I grew up with those other clocks, so a certain experience of time as circular, as something that moves at a specific, physically articulated pace, is ingrained in my sensibilities. Those sensibilities are gradually being overtaken by new ones, sensibilities in which time is a number, then a different — usually larger — number the next time I look.
I wonder how that shift in the experience of time impacts the music I write. I wonder how it impacts the music written by composers who have not experienced that shift, composers who have grown up with time as a number that just becomes a different number the next time they look.
With all the clocks I see over the course of my day, there is a sound long familiar to me that I no longer hear: the sound of a clock ticking. I know there are plenty of clocks that still tick off the seconds, but I rarely come across them anymore, whereas that used to be a fairly common experience. I don’t have to wonder how that change impacts music, I’ve seen it. In the early decades of midi, I used to joke about how frequently students would bring me music in which the tempo was one beat per second – quarter = 60, in metronome parlance – showing how prevalent the ticking clock was as their experience of time. Now I seldom see quarter = 60 in students’ music, it’s no more common than any other tempo designation.
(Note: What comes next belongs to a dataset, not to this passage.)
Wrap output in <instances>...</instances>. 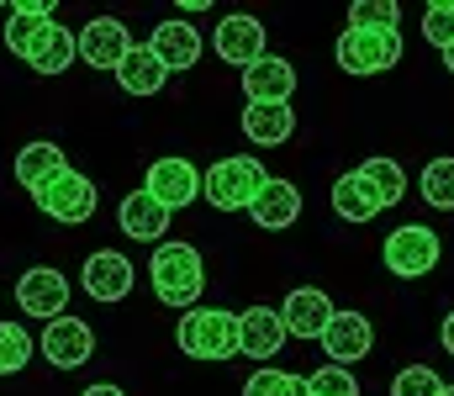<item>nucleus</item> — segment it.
<instances>
[{"label":"nucleus","instance_id":"obj_1","mask_svg":"<svg viewBox=\"0 0 454 396\" xmlns=\"http://www.w3.org/2000/svg\"><path fill=\"white\" fill-rule=\"evenodd\" d=\"M148 285H153V296L164 301V307H180V312H191L196 301H201V291H207V264H201V249L196 244H159L153 249V260H148Z\"/></svg>","mask_w":454,"mask_h":396},{"label":"nucleus","instance_id":"obj_2","mask_svg":"<svg viewBox=\"0 0 454 396\" xmlns=\"http://www.w3.org/2000/svg\"><path fill=\"white\" fill-rule=\"evenodd\" d=\"M175 344L185 360H207V365H223L238 354V312L223 307H191L175 328Z\"/></svg>","mask_w":454,"mask_h":396},{"label":"nucleus","instance_id":"obj_3","mask_svg":"<svg viewBox=\"0 0 454 396\" xmlns=\"http://www.w3.org/2000/svg\"><path fill=\"white\" fill-rule=\"evenodd\" d=\"M264 180H270V175H264V164H259V159L227 153V159H217V164L201 175V196H207L217 212H248Z\"/></svg>","mask_w":454,"mask_h":396},{"label":"nucleus","instance_id":"obj_4","mask_svg":"<svg viewBox=\"0 0 454 396\" xmlns=\"http://www.w3.org/2000/svg\"><path fill=\"white\" fill-rule=\"evenodd\" d=\"M439 233H428V228H418V222H402L391 238H386V249H380V260L386 269L396 275V280H423V275H434L439 269Z\"/></svg>","mask_w":454,"mask_h":396},{"label":"nucleus","instance_id":"obj_5","mask_svg":"<svg viewBox=\"0 0 454 396\" xmlns=\"http://www.w3.org/2000/svg\"><path fill=\"white\" fill-rule=\"evenodd\" d=\"M37 354H43L53 370H80V365H90V354H96V328L64 312V317L43 322V333H37Z\"/></svg>","mask_w":454,"mask_h":396},{"label":"nucleus","instance_id":"obj_6","mask_svg":"<svg viewBox=\"0 0 454 396\" xmlns=\"http://www.w3.org/2000/svg\"><path fill=\"white\" fill-rule=\"evenodd\" d=\"M333 53H339L343 74L370 80V74H386V69L402 58V32H354V27H348Z\"/></svg>","mask_w":454,"mask_h":396},{"label":"nucleus","instance_id":"obj_7","mask_svg":"<svg viewBox=\"0 0 454 396\" xmlns=\"http://www.w3.org/2000/svg\"><path fill=\"white\" fill-rule=\"evenodd\" d=\"M37 206L53 217V222H90L96 217V185H90V175H80V169H64L53 185H43L37 190Z\"/></svg>","mask_w":454,"mask_h":396},{"label":"nucleus","instance_id":"obj_8","mask_svg":"<svg viewBox=\"0 0 454 396\" xmlns=\"http://www.w3.org/2000/svg\"><path fill=\"white\" fill-rule=\"evenodd\" d=\"M143 190H148L159 206L180 212V206H191V201L201 196V169H196L191 159H153L148 175H143Z\"/></svg>","mask_w":454,"mask_h":396},{"label":"nucleus","instance_id":"obj_9","mask_svg":"<svg viewBox=\"0 0 454 396\" xmlns=\"http://www.w3.org/2000/svg\"><path fill=\"white\" fill-rule=\"evenodd\" d=\"M16 307H21L27 317H37V322H53V317H64V307H69V280H64L53 264H37V269H27V275L16 280Z\"/></svg>","mask_w":454,"mask_h":396},{"label":"nucleus","instance_id":"obj_10","mask_svg":"<svg viewBox=\"0 0 454 396\" xmlns=\"http://www.w3.org/2000/svg\"><path fill=\"white\" fill-rule=\"evenodd\" d=\"M74 43H80V58L90 64V69H121V58L132 53V32L116 21V16H90L80 32H74Z\"/></svg>","mask_w":454,"mask_h":396},{"label":"nucleus","instance_id":"obj_11","mask_svg":"<svg viewBox=\"0 0 454 396\" xmlns=\"http://www.w3.org/2000/svg\"><path fill=\"white\" fill-rule=\"evenodd\" d=\"M286 322H280V307H248V312H238V354H248L254 365H264V360H275L280 349H286Z\"/></svg>","mask_w":454,"mask_h":396},{"label":"nucleus","instance_id":"obj_12","mask_svg":"<svg viewBox=\"0 0 454 396\" xmlns=\"http://www.w3.org/2000/svg\"><path fill=\"white\" fill-rule=\"evenodd\" d=\"M333 301H328V291H317V285H296L286 301H280V322H286V333L291 338H323L328 333V322H333Z\"/></svg>","mask_w":454,"mask_h":396},{"label":"nucleus","instance_id":"obj_13","mask_svg":"<svg viewBox=\"0 0 454 396\" xmlns=\"http://www.w3.org/2000/svg\"><path fill=\"white\" fill-rule=\"evenodd\" d=\"M323 349H328V365H359L370 349H375V328H370V317L364 312H333V322H328V333L317 338Z\"/></svg>","mask_w":454,"mask_h":396},{"label":"nucleus","instance_id":"obj_14","mask_svg":"<svg viewBox=\"0 0 454 396\" xmlns=\"http://www.w3.org/2000/svg\"><path fill=\"white\" fill-rule=\"evenodd\" d=\"M80 291L90 296V301H121L127 291H132V260L127 254H116V249H96L85 269H80Z\"/></svg>","mask_w":454,"mask_h":396},{"label":"nucleus","instance_id":"obj_15","mask_svg":"<svg viewBox=\"0 0 454 396\" xmlns=\"http://www.w3.org/2000/svg\"><path fill=\"white\" fill-rule=\"evenodd\" d=\"M291 90H296L291 58L264 53L254 69H243V96H248V106H291Z\"/></svg>","mask_w":454,"mask_h":396},{"label":"nucleus","instance_id":"obj_16","mask_svg":"<svg viewBox=\"0 0 454 396\" xmlns=\"http://www.w3.org/2000/svg\"><path fill=\"white\" fill-rule=\"evenodd\" d=\"M217 58L232 69H254L264 58V27L259 16H223L217 21Z\"/></svg>","mask_w":454,"mask_h":396},{"label":"nucleus","instance_id":"obj_17","mask_svg":"<svg viewBox=\"0 0 454 396\" xmlns=\"http://www.w3.org/2000/svg\"><path fill=\"white\" fill-rule=\"evenodd\" d=\"M148 48L164 58V69H169V74H185V69H196V64H201V48H207V43H201V32H196L191 21H175V16H169V21H159V27H153Z\"/></svg>","mask_w":454,"mask_h":396},{"label":"nucleus","instance_id":"obj_18","mask_svg":"<svg viewBox=\"0 0 454 396\" xmlns=\"http://www.w3.org/2000/svg\"><path fill=\"white\" fill-rule=\"evenodd\" d=\"M248 217L264 228V233H286L296 217H301V190L291 185V180H264L259 185V196H254V206H248Z\"/></svg>","mask_w":454,"mask_h":396},{"label":"nucleus","instance_id":"obj_19","mask_svg":"<svg viewBox=\"0 0 454 396\" xmlns=\"http://www.w3.org/2000/svg\"><path fill=\"white\" fill-rule=\"evenodd\" d=\"M116 222H121V233H127L132 244H164V233H169V206H159L148 190H132V196L116 206Z\"/></svg>","mask_w":454,"mask_h":396},{"label":"nucleus","instance_id":"obj_20","mask_svg":"<svg viewBox=\"0 0 454 396\" xmlns=\"http://www.w3.org/2000/svg\"><path fill=\"white\" fill-rule=\"evenodd\" d=\"M48 27H53V5L21 0V5H11V16H5V48H11L16 58H32V48L43 43Z\"/></svg>","mask_w":454,"mask_h":396},{"label":"nucleus","instance_id":"obj_21","mask_svg":"<svg viewBox=\"0 0 454 396\" xmlns=\"http://www.w3.org/2000/svg\"><path fill=\"white\" fill-rule=\"evenodd\" d=\"M333 212H339L343 222H375L386 212V201H380V190L359 169H348V175L333 180Z\"/></svg>","mask_w":454,"mask_h":396},{"label":"nucleus","instance_id":"obj_22","mask_svg":"<svg viewBox=\"0 0 454 396\" xmlns=\"http://www.w3.org/2000/svg\"><path fill=\"white\" fill-rule=\"evenodd\" d=\"M164 80H169L164 58H159L148 43H132V53H127V58H121V69H116V85H121L127 96H159V90H164Z\"/></svg>","mask_w":454,"mask_h":396},{"label":"nucleus","instance_id":"obj_23","mask_svg":"<svg viewBox=\"0 0 454 396\" xmlns=\"http://www.w3.org/2000/svg\"><path fill=\"white\" fill-rule=\"evenodd\" d=\"M64 169H69V159H64L59 143H27V148L16 153V180H21L32 196H37L43 185H53Z\"/></svg>","mask_w":454,"mask_h":396},{"label":"nucleus","instance_id":"obj_24","mask_svg":"<svg viewBox=\"0 0 454 396\" xmlns=\"http://www.w3.org/2000/svg\"><path fill=\"white\" fill-rule=\"evenodd\" d=\"M243 132L259 148H280L296 132V112L291 106H243Z\"/></svg>","mask_w":454,"mask_h":396},{"label":"nucleus","instance_id":"obj_25","mask_svg":"<svg viewBox=\"0 0 454 396\" xmlns=\"http://www.w3.org/2000/svg\"><path fill=\"white\" fill-rule=\"evenodd\" d=\"M74 58H80V43H74V32L53 21V27L43 32V43L32 48V58H27V69H32V74H64V69H69Z\"/></svg>","mask_w":454,"mask_h":396},{"label":"nucleus","instance_id":"obj_26","mask_svg":"<svg viewBox=\"0 0 454 396\" xmlns=\"http://www.w3.org/2000/svg\"><path fill=\"white\" fill-rule=\"evenodd\" d=\"M418 190L434 212H454V159H428L418 175Z\"/></svg>","mask_w":454,"mask_h":396},{"label":"nucleus","instance_id":"obj_27","mask_svg":"<svg viewBox=\"0 0 454 396\" xmlns=\"http://www.w3.org/2000/svg\"><path fill=\"white\" fill-rule=\"evenodd\" d=\"M348 27L354 32H396L402 27V5L396 0H354L348 5Z\"/></svg>","mask_w":454,"mask_h":396},{"label":"nucleus","instance_id":"obj_28","mask_svg":"<svg viewBox=\"0 0 454 396\" xmlns=\"http://www.w3.org/2000/svg\"><path fill=\"white\" fill-rule=\"evenodd\" d=\"M359 175L380 190V201H386V206H396V201L407 196V169H402L396 159H364V164H359Z\"/></svg>","mask_w":454,"mask_h":396},{"label":"nucleus","instance_id":"obj_29","mask_svg":"<svg viewBox=\"0 0 454 396\" xmlns=\"http://www.w3.org/2000/svg\"><path fill=\"white\" fill-rule=\"evenodd\" d=\"M32 354H37V338H32L27 328H16V322H0V376L27 370Z\"/></svg>","mask_w":454,"mask_h":396},{"label":"nucleus","instance_id":"obj_30","mask_svg":"<svg viewBox=\"0 0 454 396\" xmlns=\"http://www.w3.org/2000/svg\"><path fill=\"white\" fill-rule=\"evenodd\" d=\"M243 396H307V381L291 370H254L243 381Z\"/></svg>","mask_w":454,"mask_h":396},{"label":"nucleus","instance_id":"obj_31","mask_svg":"<svg viewBox=\"0 0 454 396\" xmlns=\"http://www.w3.org/2000/svg\"><path fill=\"white\" fill-rule=\"evenodd\" d=\"M439 392H444V381H439L434 365H407L391 381V396H439Z\"/></svg>","mask_w":454,"mask_h":396},{"label":"nucleus","instance_id":"obj_32","mask_svg":"<svg viewBox=\"0 0 454 396\" xmlns=\"http://www.w3.org/2000/svg\"><path fill=\"white\" fill-rule=\"evenodd\" d=\"M307 396H359V381L343 365H323V370L307 376Z\"/></svg>","mask_w":454,"mask_h":396},{"label":"nucleus","instance_id":"obj_33","mask_svg":"<svg viewBox=\"0 0 454 396\" xmlns=\"http://www.w3.org/2000/svg\"><path fill=\"white\" fill-rule=\"evenodd\" d=\"M423 37H428L439 53L450 48L454 43V0H434V5L423 11Z\"/></svg>","mask_w":454,"mask_h":396},{"label":"nucleus","instance_id":"obj_34","mask_svg":"<svg viewBox=\"0 0 454 396\" xmlns=\"http://www.w3.org/2000/svg\"><path fill=\"white\" fill-rule=\"evenodd\" d=\"M439 338H444V354L454 360V312L444 317V328H439Z\"/></svg>","mask_w":454,"mask_h":396},{"label":"nucleus","instance_id":"obj_35","mask_svg":"<svg viewBox=\"0 0 454 396\" xmlns=\"http://www.w3.org/2000/svg\"><path fill=\"white\" fill-rule=\"evenodd\" d=\"M80 396H127V392H121V386H106V381H101V386H90V392H80Z\"/></svg>","mask_w":454,"mask_h":396},{"label":"nucleus","instance_id":"obj_36","mask_svg":"<svg viewBox=\"0 0 454 396\" xmlns=\"http://www.w3.org/2000/svg\"><path fill=\"white\" fill-rule=\"evenodd\" d=\"M439 58H444V69H450V74H454V43H450V48H444V53H439Z\"/></svg>","mask_w":454,"mask_h":396},{"label":"nucleus","instance_id":"obj_37","mask_svg":"<svg viewBox=\"0 0 454 396\" xmlns=\"http://www.w3.org/2000/svg\"><path fill=\"white\" fill-rule=\"evenodd\" d=\"M439 396H454V386H444V392H439Z\"/></svg>","mask_w":454,"mask_h":396}]
</instances>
I wonder how many of them have never heard a clock ticking.
Instead, increasingly they bring me music that calls for hellishly fast tempos, quarter equals 240 or more. I wonder what that means, within this context of the passage of time, as the passage of time is one of music’s salient features.
Of course, it can mean many things, some of them contradictory. But it definitely has meaning, because we can’t ever totally divorce our experience from our music-making.